WHAT YOU ARE ASKED TO DO: The line with "Medico sorpreso utilizzando", the line with "Portrait of two", and all lines between them in the material below: return these exactly, and no others.

PROVIDED INFORMATION:

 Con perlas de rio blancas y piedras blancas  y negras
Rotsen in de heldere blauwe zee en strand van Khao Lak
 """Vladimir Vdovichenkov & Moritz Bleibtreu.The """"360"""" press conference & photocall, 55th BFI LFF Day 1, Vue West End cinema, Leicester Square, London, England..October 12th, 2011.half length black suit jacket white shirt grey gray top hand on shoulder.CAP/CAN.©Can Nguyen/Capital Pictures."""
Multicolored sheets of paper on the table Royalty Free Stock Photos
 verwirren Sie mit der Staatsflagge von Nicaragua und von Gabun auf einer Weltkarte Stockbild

* * *

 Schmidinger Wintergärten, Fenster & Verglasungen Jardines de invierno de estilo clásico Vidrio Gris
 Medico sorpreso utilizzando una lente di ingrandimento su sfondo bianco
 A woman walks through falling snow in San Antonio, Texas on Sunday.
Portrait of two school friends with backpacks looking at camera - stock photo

RESULT BELOW:
 Medico sorpreso utilizzando una lente di ingrandimento su sfondo bianco
 A woman walks through falling snow in San Antonio, Texas on Sunday.
Portrait of two school friends with backpacks looking at camera - stock photo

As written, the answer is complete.